Kontrola policjantów wykazała, że 34-letnia kierująca bez prawa jazdy i 52-letni pasażer są poszukiwani do odbycia kary pozbawienia wolności.

Nieostrożna jazda doprowadziła parę do aresztu, a następnie do zakładu karnego, gdzie spędzą następne 2,5 roku. Wpadli w Wielkanoc w rejonie Płaszowa, gdy policjanci zauważyli, że prowadzone przez kobietę audi przejechało na czerwonym świetle.

– Podczas kontroli okazało się, że 34-latka nie posiadała uprawnień do prowadzenia samochodu. Po dokładnym sprawdzeniu danych kobiety okazało się, że jest poszukiwana listem gończym do odbycia kary dwóch lat i sześciu miesięcy pozbawienia wolności – informuje Sebastian Gleń, rzecznik prasowy Komendy Wojewódzkiej Policji w Krakowie.
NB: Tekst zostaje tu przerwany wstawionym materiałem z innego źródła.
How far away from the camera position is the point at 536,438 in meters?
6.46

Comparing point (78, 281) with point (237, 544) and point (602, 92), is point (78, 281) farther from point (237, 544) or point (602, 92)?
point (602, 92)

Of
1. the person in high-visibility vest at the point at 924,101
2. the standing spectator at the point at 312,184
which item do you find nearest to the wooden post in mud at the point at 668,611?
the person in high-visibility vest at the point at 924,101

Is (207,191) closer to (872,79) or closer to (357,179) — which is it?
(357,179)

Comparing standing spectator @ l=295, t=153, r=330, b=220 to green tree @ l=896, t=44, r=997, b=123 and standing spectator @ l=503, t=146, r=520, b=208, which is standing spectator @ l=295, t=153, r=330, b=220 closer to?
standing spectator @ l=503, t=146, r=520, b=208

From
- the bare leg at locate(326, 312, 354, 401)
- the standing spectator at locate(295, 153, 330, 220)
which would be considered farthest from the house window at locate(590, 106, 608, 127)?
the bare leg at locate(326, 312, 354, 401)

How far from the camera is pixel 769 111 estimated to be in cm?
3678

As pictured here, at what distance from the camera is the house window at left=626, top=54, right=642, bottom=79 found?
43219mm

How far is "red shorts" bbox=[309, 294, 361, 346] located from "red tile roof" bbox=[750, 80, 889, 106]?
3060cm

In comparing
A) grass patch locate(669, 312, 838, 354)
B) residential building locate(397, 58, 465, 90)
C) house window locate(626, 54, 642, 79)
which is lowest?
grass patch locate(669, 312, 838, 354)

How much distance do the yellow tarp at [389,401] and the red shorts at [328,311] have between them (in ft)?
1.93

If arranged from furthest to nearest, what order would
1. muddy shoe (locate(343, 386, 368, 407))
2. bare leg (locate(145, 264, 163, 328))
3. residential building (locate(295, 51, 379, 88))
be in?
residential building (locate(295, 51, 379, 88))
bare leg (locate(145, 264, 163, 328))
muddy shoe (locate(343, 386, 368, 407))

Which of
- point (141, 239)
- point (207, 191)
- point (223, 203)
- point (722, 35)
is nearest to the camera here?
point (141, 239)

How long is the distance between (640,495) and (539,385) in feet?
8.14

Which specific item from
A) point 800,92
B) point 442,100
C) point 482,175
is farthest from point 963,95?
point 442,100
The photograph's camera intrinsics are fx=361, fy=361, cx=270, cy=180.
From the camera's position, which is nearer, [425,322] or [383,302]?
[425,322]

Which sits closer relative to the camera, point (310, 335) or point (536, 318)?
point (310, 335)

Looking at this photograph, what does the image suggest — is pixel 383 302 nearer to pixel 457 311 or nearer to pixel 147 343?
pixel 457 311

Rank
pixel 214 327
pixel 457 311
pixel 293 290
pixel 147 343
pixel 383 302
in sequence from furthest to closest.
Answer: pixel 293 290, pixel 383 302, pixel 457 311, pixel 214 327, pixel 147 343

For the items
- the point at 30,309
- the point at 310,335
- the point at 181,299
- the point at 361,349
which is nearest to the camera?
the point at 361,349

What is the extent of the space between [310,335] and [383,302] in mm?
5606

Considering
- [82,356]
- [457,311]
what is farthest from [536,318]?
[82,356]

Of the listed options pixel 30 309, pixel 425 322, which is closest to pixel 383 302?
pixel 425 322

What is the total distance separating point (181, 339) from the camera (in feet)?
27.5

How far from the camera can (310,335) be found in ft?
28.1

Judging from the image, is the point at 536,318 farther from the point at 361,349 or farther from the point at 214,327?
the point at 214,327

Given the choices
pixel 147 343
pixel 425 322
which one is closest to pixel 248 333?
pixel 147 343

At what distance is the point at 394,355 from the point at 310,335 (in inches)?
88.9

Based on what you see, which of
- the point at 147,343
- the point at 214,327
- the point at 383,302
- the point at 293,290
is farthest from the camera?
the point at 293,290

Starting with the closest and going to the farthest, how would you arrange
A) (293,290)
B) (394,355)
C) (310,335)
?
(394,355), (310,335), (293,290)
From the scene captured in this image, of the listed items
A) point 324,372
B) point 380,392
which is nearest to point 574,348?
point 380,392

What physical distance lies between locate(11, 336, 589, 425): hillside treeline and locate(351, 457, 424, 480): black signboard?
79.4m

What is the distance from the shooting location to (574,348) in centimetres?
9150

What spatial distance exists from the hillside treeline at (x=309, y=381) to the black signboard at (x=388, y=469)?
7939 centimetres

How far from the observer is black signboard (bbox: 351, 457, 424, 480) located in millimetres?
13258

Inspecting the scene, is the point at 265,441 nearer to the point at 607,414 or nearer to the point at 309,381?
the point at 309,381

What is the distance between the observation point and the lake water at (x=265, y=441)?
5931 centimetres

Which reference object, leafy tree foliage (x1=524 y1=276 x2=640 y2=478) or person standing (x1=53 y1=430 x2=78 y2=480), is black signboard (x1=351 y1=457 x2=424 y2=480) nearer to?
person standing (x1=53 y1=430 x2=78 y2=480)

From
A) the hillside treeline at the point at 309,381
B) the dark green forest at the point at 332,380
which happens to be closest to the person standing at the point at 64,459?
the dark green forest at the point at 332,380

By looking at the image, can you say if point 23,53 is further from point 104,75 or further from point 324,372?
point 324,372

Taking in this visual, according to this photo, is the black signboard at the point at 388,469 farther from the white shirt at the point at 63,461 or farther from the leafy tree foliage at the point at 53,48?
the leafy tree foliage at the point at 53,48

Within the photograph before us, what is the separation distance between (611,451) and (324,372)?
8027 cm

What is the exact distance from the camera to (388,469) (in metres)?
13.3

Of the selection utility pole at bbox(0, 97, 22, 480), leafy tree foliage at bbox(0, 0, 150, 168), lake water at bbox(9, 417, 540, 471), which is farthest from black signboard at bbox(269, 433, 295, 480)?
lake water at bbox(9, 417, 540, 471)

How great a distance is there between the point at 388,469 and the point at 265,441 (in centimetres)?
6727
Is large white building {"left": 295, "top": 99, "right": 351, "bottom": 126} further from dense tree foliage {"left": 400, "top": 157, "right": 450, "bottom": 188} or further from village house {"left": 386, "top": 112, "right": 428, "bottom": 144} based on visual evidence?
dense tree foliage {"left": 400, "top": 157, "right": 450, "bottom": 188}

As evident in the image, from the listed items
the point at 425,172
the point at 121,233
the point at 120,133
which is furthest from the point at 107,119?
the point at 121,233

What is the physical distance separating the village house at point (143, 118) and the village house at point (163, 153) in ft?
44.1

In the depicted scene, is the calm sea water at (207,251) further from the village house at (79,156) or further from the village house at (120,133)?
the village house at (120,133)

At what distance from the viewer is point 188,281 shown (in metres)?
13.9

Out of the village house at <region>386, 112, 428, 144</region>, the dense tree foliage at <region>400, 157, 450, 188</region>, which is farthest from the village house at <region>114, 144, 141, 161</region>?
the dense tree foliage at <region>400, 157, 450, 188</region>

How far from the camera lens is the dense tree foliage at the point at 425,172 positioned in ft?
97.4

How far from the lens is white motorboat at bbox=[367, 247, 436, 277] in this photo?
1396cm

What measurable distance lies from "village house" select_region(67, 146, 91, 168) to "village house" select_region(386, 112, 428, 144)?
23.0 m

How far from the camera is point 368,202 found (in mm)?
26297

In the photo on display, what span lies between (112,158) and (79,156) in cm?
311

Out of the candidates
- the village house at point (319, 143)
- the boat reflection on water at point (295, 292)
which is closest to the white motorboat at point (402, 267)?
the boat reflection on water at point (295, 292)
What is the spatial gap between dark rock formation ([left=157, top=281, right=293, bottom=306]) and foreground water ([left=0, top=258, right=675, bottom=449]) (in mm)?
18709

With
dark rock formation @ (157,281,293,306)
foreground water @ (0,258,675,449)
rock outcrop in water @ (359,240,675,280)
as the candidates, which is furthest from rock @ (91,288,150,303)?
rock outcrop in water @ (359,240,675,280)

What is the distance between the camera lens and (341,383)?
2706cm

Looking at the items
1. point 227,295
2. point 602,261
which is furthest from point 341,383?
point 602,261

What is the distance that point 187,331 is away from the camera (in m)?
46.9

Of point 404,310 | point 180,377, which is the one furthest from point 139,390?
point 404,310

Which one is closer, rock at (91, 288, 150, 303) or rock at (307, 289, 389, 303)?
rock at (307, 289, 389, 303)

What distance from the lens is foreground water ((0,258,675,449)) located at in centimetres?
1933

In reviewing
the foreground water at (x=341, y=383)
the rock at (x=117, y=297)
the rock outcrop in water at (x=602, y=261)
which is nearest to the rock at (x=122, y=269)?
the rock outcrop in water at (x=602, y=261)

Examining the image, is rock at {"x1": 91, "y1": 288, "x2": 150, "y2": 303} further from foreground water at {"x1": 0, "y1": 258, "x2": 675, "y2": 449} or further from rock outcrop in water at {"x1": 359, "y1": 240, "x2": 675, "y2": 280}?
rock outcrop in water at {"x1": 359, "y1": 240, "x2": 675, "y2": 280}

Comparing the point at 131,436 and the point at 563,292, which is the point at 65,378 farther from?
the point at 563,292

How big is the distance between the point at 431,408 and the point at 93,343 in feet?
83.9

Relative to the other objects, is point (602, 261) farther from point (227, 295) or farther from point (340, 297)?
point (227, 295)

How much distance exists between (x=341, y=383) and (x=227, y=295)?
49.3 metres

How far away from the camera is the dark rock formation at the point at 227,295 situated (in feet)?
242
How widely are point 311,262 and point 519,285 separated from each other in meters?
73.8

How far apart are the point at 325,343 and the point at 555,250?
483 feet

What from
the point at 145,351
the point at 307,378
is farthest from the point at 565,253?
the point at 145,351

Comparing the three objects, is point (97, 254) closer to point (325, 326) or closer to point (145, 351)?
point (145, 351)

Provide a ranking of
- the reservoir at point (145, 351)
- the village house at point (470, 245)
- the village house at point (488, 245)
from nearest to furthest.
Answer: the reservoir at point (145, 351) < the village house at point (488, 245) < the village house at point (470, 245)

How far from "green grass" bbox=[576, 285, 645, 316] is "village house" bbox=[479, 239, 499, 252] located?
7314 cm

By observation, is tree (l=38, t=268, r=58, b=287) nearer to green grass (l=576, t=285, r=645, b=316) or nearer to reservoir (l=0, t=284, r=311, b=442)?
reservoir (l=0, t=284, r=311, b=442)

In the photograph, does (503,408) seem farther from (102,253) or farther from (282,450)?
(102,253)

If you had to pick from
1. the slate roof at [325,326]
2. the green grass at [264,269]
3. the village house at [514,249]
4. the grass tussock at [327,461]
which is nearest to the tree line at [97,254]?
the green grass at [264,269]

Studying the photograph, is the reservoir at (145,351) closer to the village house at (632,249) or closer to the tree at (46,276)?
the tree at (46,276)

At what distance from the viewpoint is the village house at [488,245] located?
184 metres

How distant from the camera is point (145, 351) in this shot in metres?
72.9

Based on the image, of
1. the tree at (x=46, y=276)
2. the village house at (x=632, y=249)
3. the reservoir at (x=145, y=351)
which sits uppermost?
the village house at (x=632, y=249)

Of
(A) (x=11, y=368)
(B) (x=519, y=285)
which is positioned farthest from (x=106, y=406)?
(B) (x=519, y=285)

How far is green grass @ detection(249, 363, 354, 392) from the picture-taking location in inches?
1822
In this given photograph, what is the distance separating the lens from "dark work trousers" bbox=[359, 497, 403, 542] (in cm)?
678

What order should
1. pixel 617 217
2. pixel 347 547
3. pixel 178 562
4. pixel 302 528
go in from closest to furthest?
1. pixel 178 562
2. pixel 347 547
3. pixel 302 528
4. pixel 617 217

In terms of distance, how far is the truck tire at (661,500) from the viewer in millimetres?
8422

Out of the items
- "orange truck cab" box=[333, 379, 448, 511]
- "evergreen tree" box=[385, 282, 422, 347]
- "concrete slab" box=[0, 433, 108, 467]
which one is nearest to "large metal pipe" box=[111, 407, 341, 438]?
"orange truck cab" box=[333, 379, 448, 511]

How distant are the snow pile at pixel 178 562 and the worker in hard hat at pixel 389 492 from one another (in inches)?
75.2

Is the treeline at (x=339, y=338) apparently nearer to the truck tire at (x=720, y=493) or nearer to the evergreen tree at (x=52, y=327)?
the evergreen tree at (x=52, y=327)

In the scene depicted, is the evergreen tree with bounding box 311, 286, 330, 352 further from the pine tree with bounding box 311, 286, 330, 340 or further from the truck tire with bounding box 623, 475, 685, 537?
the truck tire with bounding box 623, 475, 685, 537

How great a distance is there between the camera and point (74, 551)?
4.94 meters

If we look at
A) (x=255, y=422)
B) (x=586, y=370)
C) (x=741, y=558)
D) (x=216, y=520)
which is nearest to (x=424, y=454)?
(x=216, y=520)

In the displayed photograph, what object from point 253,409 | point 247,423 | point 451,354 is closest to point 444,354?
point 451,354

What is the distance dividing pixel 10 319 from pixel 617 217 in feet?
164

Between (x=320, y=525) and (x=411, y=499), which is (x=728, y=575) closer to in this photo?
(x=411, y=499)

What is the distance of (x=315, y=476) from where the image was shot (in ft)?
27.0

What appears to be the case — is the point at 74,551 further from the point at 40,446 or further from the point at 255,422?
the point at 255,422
Osobą poszukiwaną okazał się także 52-letni pasażer. Para próbowała wmówić policjantom, że nie ma przy sobie dokumentów tożsamości, ale niedługo funkcjonariusze znaleźli je w samochodzie.

Bez prawa jazdy i pod wpływem?

– Specyficzne zachowanie 34-latki wzbudziło podejrzenie mundurowych, że może ona być pod wpływem środków odurzających. Badanie testerem na obecność narkotyków dało wynik pozytywny. Aby potwierdzić ten fakt, policjanci wraz z kobietą udali się do szpitala, gdzie pobrano jej krew do dalszej analizy – mówi Gleń.

Kobieta za niezastosowanie się do sygnalizacji świetlnej została ukarana mandatem w wysokości 500 zł i sześcioma punktami karnymi. Za pozostałe wykroczenia odpowie przed sądem. Jeśli wyniki badań potwierdzą, że kierowała pojazdem pod wpływem środków odurzających, grożą jej kolejne konsekwencje.